Like a continent, the mass of the Shield moved to kneel beside Tara.
Through her gasps, she couldn’t help but utter the word. “Who?”
Of course, she knew it wasn’t Chowwick. She had seen him die. The Griid held many wonders, but death was final. She knew that. As much as the suit was clearly the Shield of Boston, it was also just as clearly not Chowwick’s. The suit changed in time, adapting to the wearer. I could feel my own already shifting, becoming less nondescript. Sharp ridges were slowly forming on my chest and shoulders. I didn’t know the meaning of the adornments, but I could feel them growing every day, like the torturous emergence of a new tooth.
The Shield who knelt by Tara wore a suit that was pristine and blank. It was new to its wearer. She could see that.
The helm of the suit melted away, the broad face and tangled hair of the wearer suddenly there to be bitten by the frozen air.
“I can help,” Olaf said.
“Olaf…” I didn’t know how to tell him it was hopeless. Of course, he would want to, of course, he would believe he could. There was nothing Olaf seemed to be that we all shouldn’t aspire to. He humbled me. Worse, he shamed me.

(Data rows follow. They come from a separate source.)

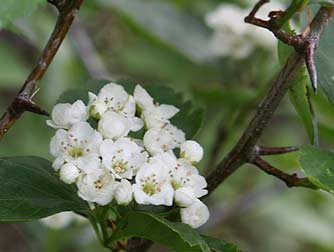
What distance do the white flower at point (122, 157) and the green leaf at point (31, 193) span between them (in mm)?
88

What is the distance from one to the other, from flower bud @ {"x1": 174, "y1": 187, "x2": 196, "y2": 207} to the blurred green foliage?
2.93 ft

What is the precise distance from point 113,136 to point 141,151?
5cm

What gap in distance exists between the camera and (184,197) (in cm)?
116

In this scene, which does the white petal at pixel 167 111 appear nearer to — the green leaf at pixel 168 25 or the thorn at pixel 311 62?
the thorn at pixel 311 62

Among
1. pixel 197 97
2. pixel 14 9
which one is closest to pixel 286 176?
pixel 14 9

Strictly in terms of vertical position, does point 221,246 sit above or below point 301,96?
Result: below

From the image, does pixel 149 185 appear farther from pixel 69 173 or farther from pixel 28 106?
pixel 28 106

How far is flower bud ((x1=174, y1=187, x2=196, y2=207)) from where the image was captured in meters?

As Olaf’s hands reached toward the wound, I saw Tara withdrawing hers. It confused me. Why would she let him take her place? She was a friend to Magneblade, he was a nothing. He was a child, the rawest of rookies. But there was something in the way she pulled her hands back, giving the wound over to Olaf, that struck me deeply. Was it belief? Was it desperation? I couldn’t tell. But a strange and pointless hope sprang within me.
As his hands settled on the wound, he looked up at me. His eyes were glassy, dazed, and confused. His voice cracked as he spoke, “I don’t know exactly how… I… I have a skill… it’s right there on my HUD…”

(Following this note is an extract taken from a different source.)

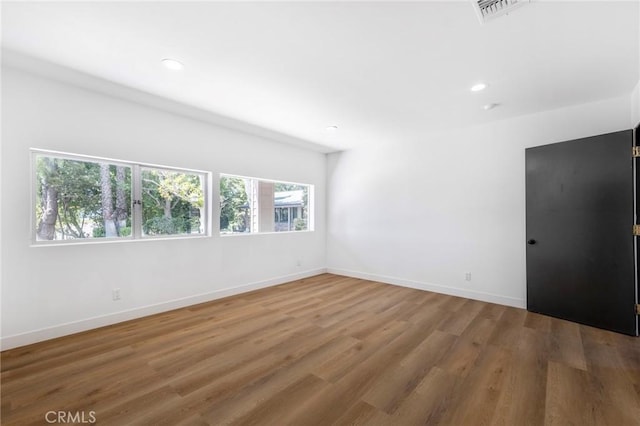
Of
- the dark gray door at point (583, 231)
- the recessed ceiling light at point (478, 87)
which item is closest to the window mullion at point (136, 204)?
the recessed ceiling light at point (478, 87)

A tear gathered in the corner of his eye. He said, “Help me, Ti, I don’t know how. It’s too new. I can do it, but dammit, I don’t know how.”
“A skill? But you only just put on the suit…” I said.
Tara’s voice was wild and urgent. “Shut up, Ti! Tell us, what’s the skill called?”
Olaf said, “It’s called Healing Hands. I got it as soon as I put the suit on. It’s there, I just don’t know how…”
His voice was strained by uncertainty, by sadness. It struck me suddenly that Olaf was weeping and I was standing there, perturbed, but without tears. Was there something wrong with me? Or something very right with him?
Tara knelt by him and spoke quietly. I couldn’t hear them over the rush of blood in my ears. I felt a waterfall of sensations coursing through me. My mind was barraged by confusion. How could he have a skill? A skill meant he had to have reached level 10. But it couldn’t be. I was supposed to be the prodigy of progression, all had remarked on my development as something legendary. I felt the shameful bite of envy, of pride, nipping at me. Could I have brought him into the fold only to have found one who would eclipse me? I hated myself for the thought, but it came nonetheless, and it wasn’t so easily banished.
As Tara spoke to him, her own helm folded away, her lips close to his ear, her arm around his mountainous shoulders, I could see him listening. For all the stress and anguish of the moment, he was intent upon her words. The life that hung in the balance was enough to focus his mind like a laser. His pupils dilated, as though he was relinquishing control of his own eyes, putting all his focus into her words.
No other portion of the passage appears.